§ **Selection**
I have three distributions of topic obtained by Latent Dirichlet allocation:

  • theme_1 = {cat*0.7, dog*0.2, pet*0.1},
  • theme_2 = {salad*0.5, fish*0.3, chicken*0.2},
  • theme_3 = {cuisine*0.4, food*0.3, tomato*0.3},

I need to calculate the coverage of each item in a document having a word count vector for example:

  • d1 = {Dog: 4, Fish: 6, Cooking: 2: Tomato: 0, Chicken: 5, Meal: 2}

to result in a topic vector instead of the word count vector in this way:

  • d1 = {theme_1, theme_2, theme_3}.

I was calculating this way:

  • theme_1 in d1 = probability(dog in theme_1) * # Occurrences(dog in d1)

Because only "dog" occurs in the topic "theme_1" and in the document and so on.

Is it the right way to do it? Because I also understand that the coverage of topics in a document must be equal to 1.


1 Answer 1


As there are SO questions and solutions for this problem in both R and Python, I assume you came here to ask for the mathematical/algorithmic explanation how these tools generate the per-document topic distributions.

§ **Data shown**
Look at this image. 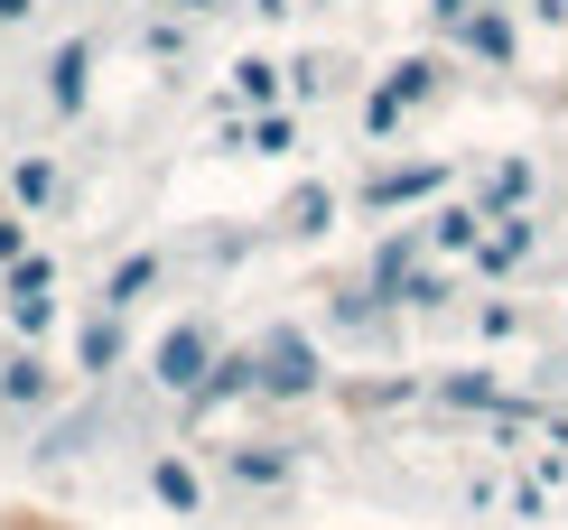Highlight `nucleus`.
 Wrapping results in <instances>:
<instances>
[{"label":"nucleus","mask_w":568,"mask_h":530,"mask_svg":"<svg viewBox=\"0 0 568 530\" xmlns=\"http://www.w3.org/2000/svg\"><path fill=\"white\" fill-rule=\"evenodd\" d=\"M159 364H169V381H196V364H205V345H196V335H169V354H159Z\"/></svg>","instance_id":"f257e3e1"}]
</instances>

§ **What to work on**
Answer these from the LDA thread:
(a) What weight does theme_1 give to "cat"?
(b) How many times does "Chicken" occur in d1?
(c) What does the asker understand the coverage of topics in a document must equal?

§ **Written solution**
(a) 0.7
(b) 5
(c) 1